= Global Security Contingency Fund =

The Global Security Contingency Fund (GSCF) is a fund that was established under the United States National Defense Authorization Act for fiscal year 2012 in section 1207.

"The FY2012 National Defense Authorization Act (P.L. 112-81), Section 1207, created a new
Global Security Contingency Fund (GSCF) as a four-year pilot project to be jointly administered
and funded by the United States Department of Defense (DOD) and the United States Department of State. The purpose of the fund is to carry out security and counterterrorism training, and rule of law programs. (There also
are three one-year transitional authorities for assistance to Africa and Yemen.) The GSCF is placed
under the State Department budget. Although decisions are to be jointly made by the Secretaries of
State and Defense, the mandated mechanism puts the Secretary of State in the lead"

== Purpose ==
"This new Fund follows from [[Robert Gates|Secretary [of Defense Robert] Gates]]’ proposal in December 2009 that State and DoD adopt a "pooled resources" approach like that used in the United Kingdom to strengthen their abilities to respond to situations where their missions overlap." Admiral Michael Mullen (Chairman of the Joint Chiefs of Staff at the time) stated in a congressional hearing that, " [the GSCF] will buy us an agile and cost-effective way to better respond to unforeseen needs and take advantage of emerging opportunities for partners to secure their own territories and regions." The Global Security Contingency Fund (GSCF) is intended for either DOD or DOS to provide assistance to countries designated by Secretary of State, with the concurrence of Secretary of Defense, for the following purposes.

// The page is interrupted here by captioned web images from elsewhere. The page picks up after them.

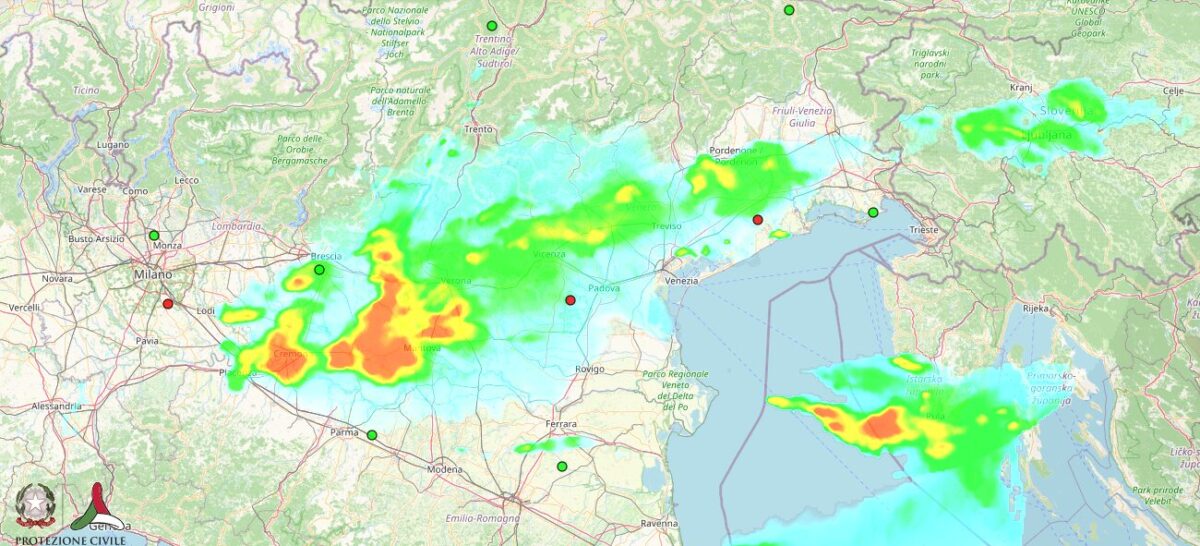 Maltempo, settimana al via con forti temporali e grandine tra Lombardia, Veneto e Friuli-Venezia Giulia | LIVE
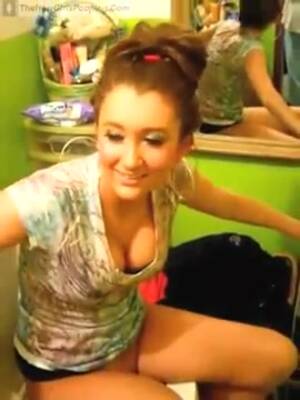 girl films friends - Girl films her friend shitting - ThisVid.com
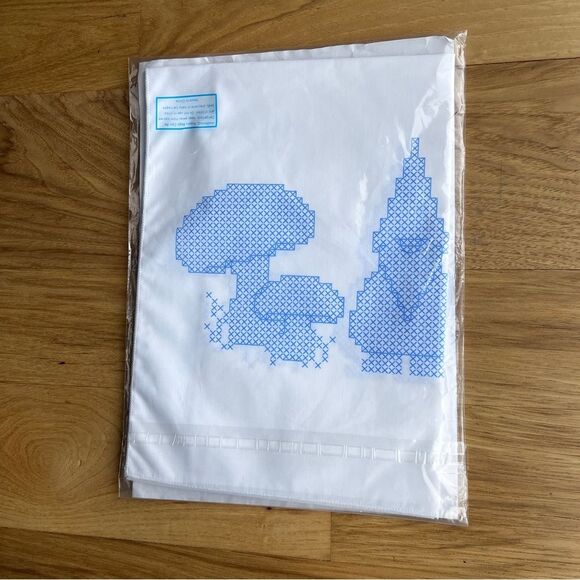 Happy Gnomes Pillowcase Pair and Dresser Scarf Cross Stitch Herrshners NEW - Picture 5 of 6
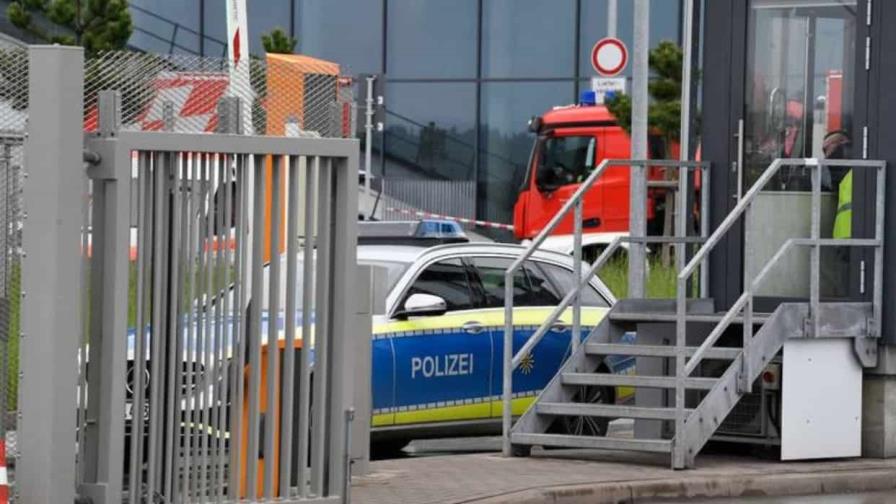 Dos muertos en ataque a tiros en fábrica de Mercedes en Alemania Dos muertos en ataque a tiros en fábrica de Mercedes en Alemania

- To enhance the capabilities of a country's national military and other national security forces that conduct border and maritime, internal defense, and counterterrorism operations, as well as the government agencies responsible for such forces, to:

1. Conduct border and maritime security, internal defense, and counterterrorism operations, and
2. Participate in or support military, stability, or peace support operations consistent with US foreign policy and national security interests.

- For the justice sector (including law enforcement and prisons), rule of law programs, and stabilization efforts in a country. In cases in which SecState, in consultation with SecDef, determines that conflict or instability in a country or region challenges the existing capability of civilian providers to deliver such assistance.

Any such assistance programs are to be jointly formulated by DOD and DOS with the approval of SecState and the concurrence of SecDef. Any provided assistance may include equipment, supplies, and training.